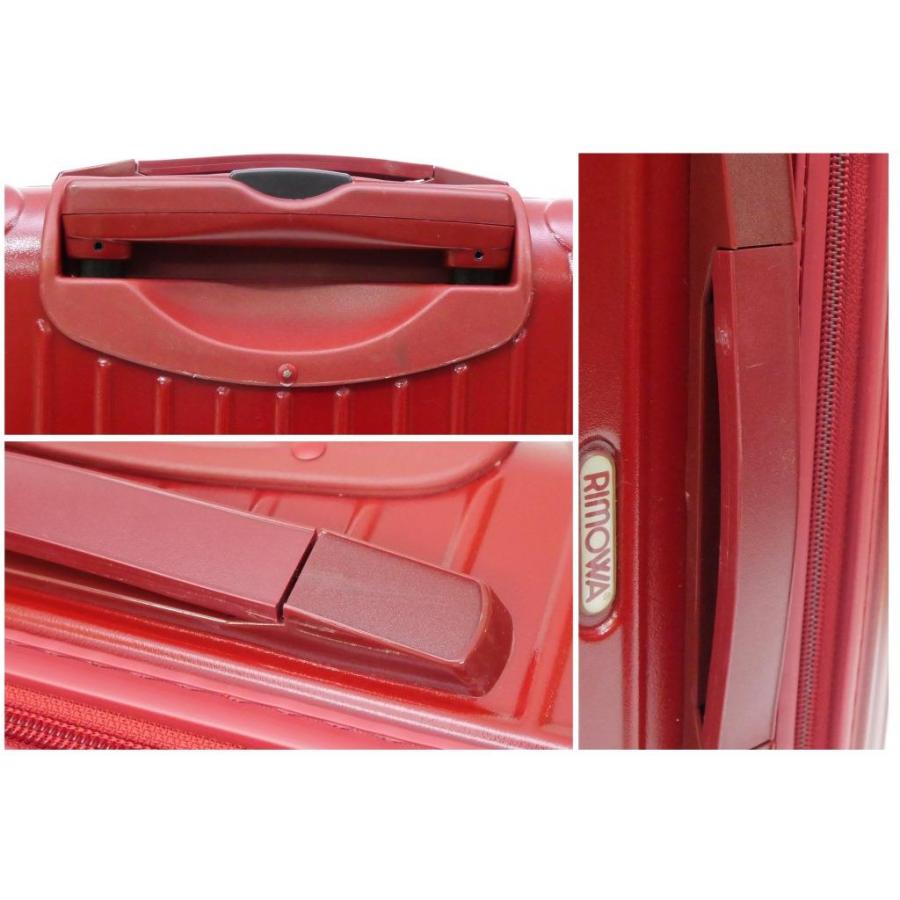 kazz FS さん専用 RIMOWA サルサ 2輪タイプ 35L RED 赤 【公式通販】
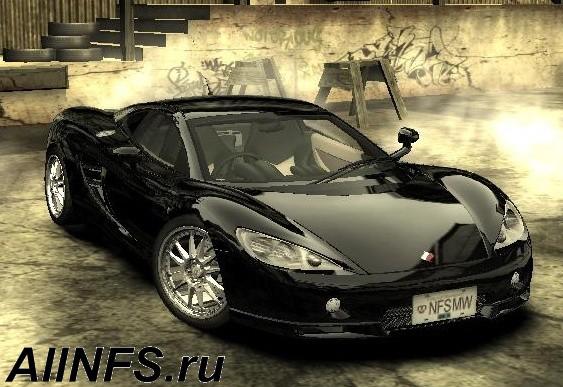 2006 Ascari KZ1
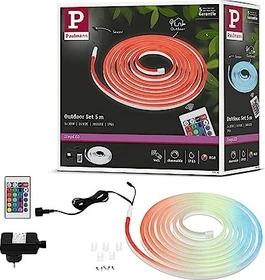 Paulmann SimpLED Strip Outdoor Komplettset 30W RGB 5m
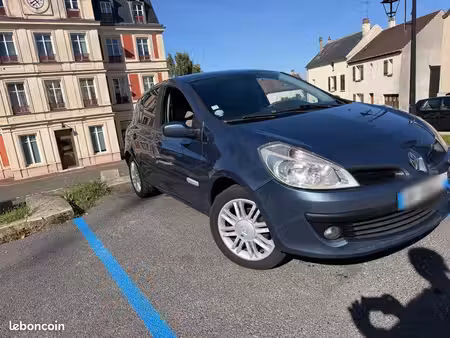 Renault Clio 1.5 dCi 85
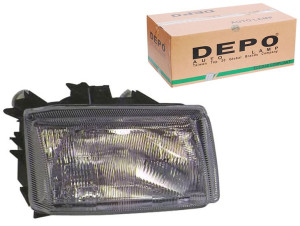 Reflektor (h4 Elektryczny) Seat Cordoba 6k Ibiza I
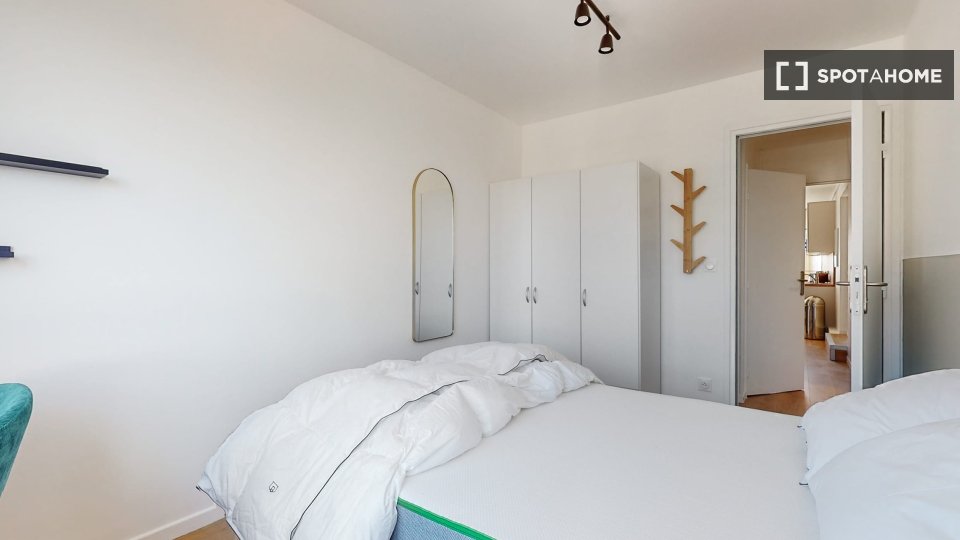 Double room Paris, 12 beds — photo 17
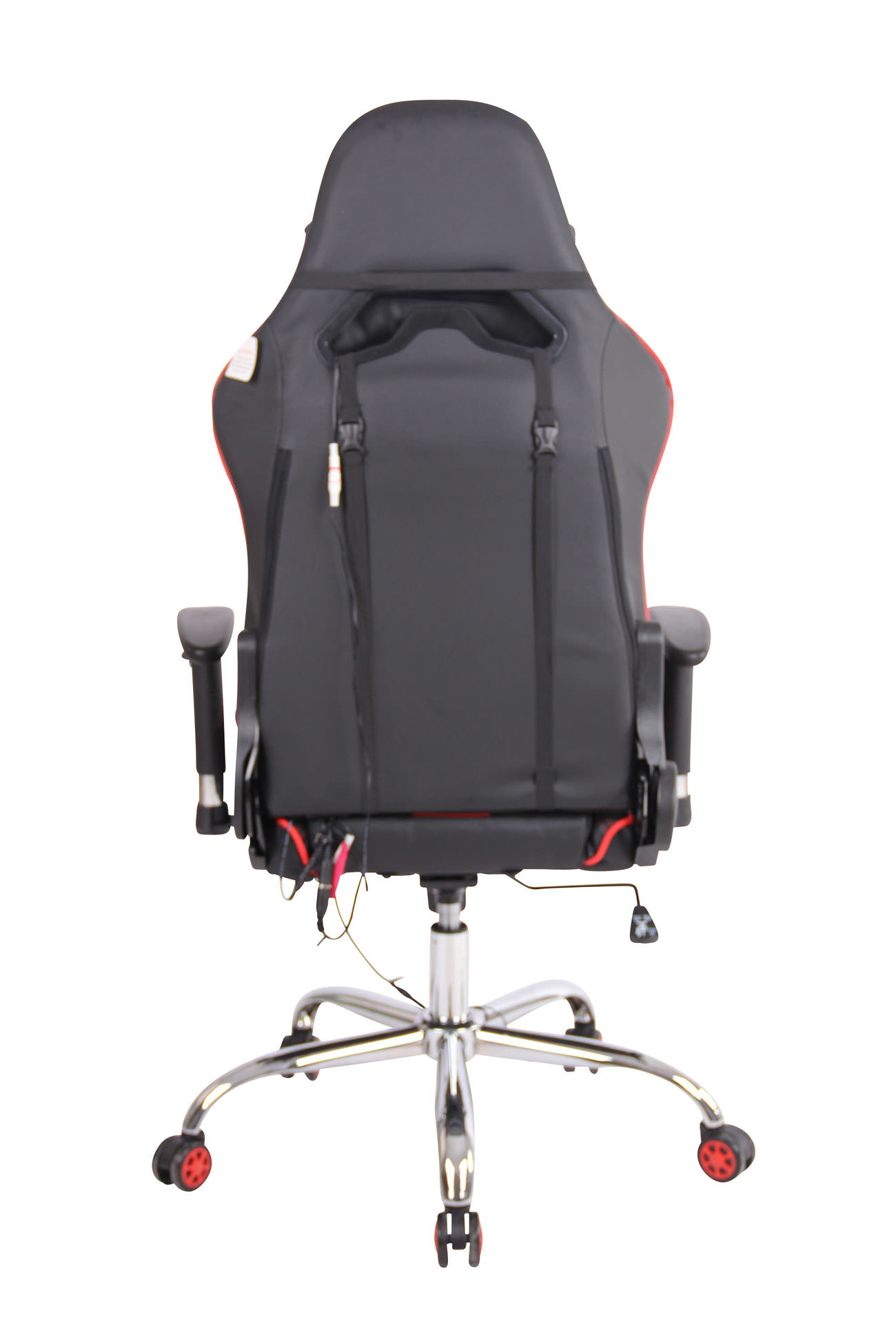 Chaise de bureau Limit XM en similicuir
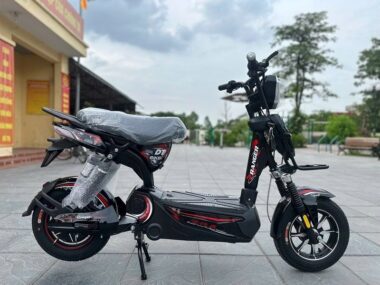 XE ĐIỆN M133 PLUS NHẬP KHẨU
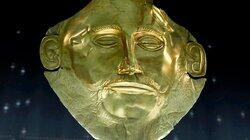 The Mask of Agamemnon The Mask of Agamemnon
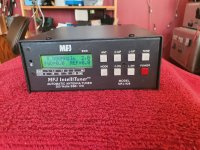 Autotuner  MFJ-929 200W säljes.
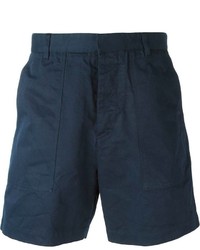 Pantaloncini blu scuro di Marni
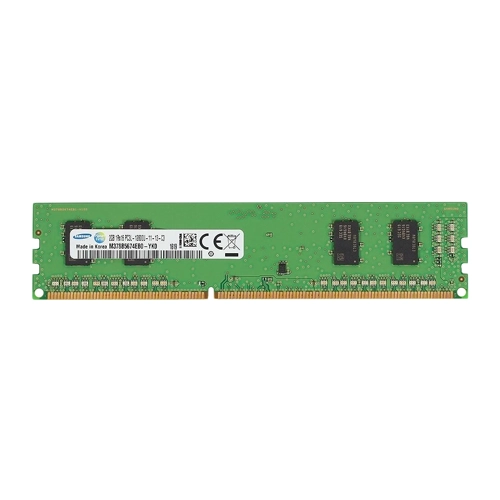 Samsung M378B5674EB0-YK0 | 2GB DDR3-1600MHz PC3-12800 Non-ECC Unbuffered UDIMM CL11 1Rx16 1.35V 240-Pin Memory Module Refurbished - Samsung refurbished available on Gotodirect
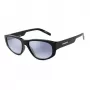Óculos de sol polarizados de homem ARNETTE AN4269-41AM54, preto mate, 55 mm
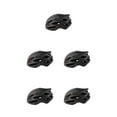 thumbnail image 3 of Destyer 1/2/3/5 Head Protected Impact-Resistant Road Fit For All Shape Bicycles Black+Light M 5PCS, 3 of 6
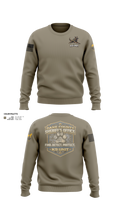 Dane County K9 Crew Neck Sweatshirt - 21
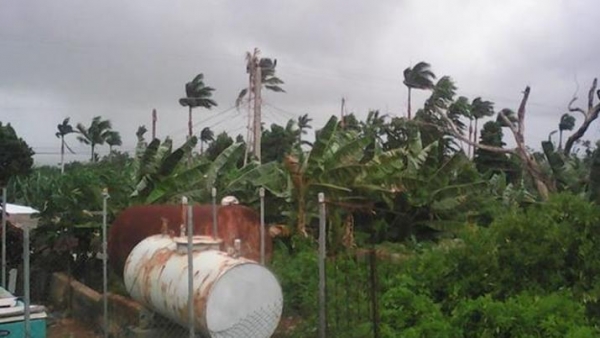 En vivo: el huracán Irma tocó tierra en Cuba y está a 300 kilómetros de Miami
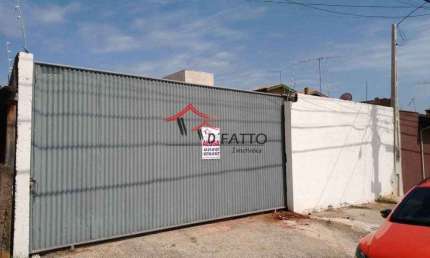 Barracão / Galpão / Depósito à venda na Rua Maria da Graça Bueno Martins, 4-36, Vila Carolina, Bauru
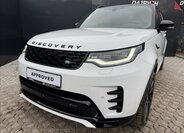 Land Rover Discovery SUV / Terénní 3,0 l 183 kw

....

- [What you are asked to do]
Can you repeat each line of the records above word for word, without the pictures?

- [Answer to the problem]
 kazz FS さん専用 RIMOWA サルサ 2輪タイプ 35L RED 赤 【公式通販】
 2006 Ascari KZ1
 Paulmann SimpLED Strip Outdoor Komplettset 30W RGB 5m
 Renault Clio 1.5 dCi 85
 Reflektor (h4 Elektryczny) Seat Cordoba 6k Ibiza I
 Double room Paris, 12 beds — photo 17
 Chaise de bureau Limit XM en similicuir
 XE ĐIỆN M133 PLUS NHẬP KHẨU
 The Mask of Agamemnon The Mask of Agamemnon
 Autotuner  MFJ-929 200W säljes.
 Pantaloncini blu scuro di Marni
 Samsung M378B5674EB0-YK0 | 2GB DDR3-1600MHz PC3-12800 Non-ECC Unbuffered UDIMM CL11 1Rx16 1.35V 240-Pin Memory Module Refurbished - Samsung refurbished available on Gotodirect
Óculos de sol polarizados de homem ARNETTE AN4269-41AM54, preto mate, 55 mm
 thumbnail image 3 of Destyer 1/2/3/5 Head Protected Impact-Resistant Road Fit For All Shape Bicycles Black+Light M 5PCS, 3 of 6
 Dane County K9 Crew Neck Sweatshirt - 21
 En vivo: el huracán Irma tocó tierra en Cuba y está a 300 kilómetros de Miami
 Barracão / Galpão / Depósito à venda na Rua Maria da Graça Bueno Martins, 4-36, Vila Carolina, Bauru
 Land Rover Discovery SUV / Terénní 3,0 l 183 kw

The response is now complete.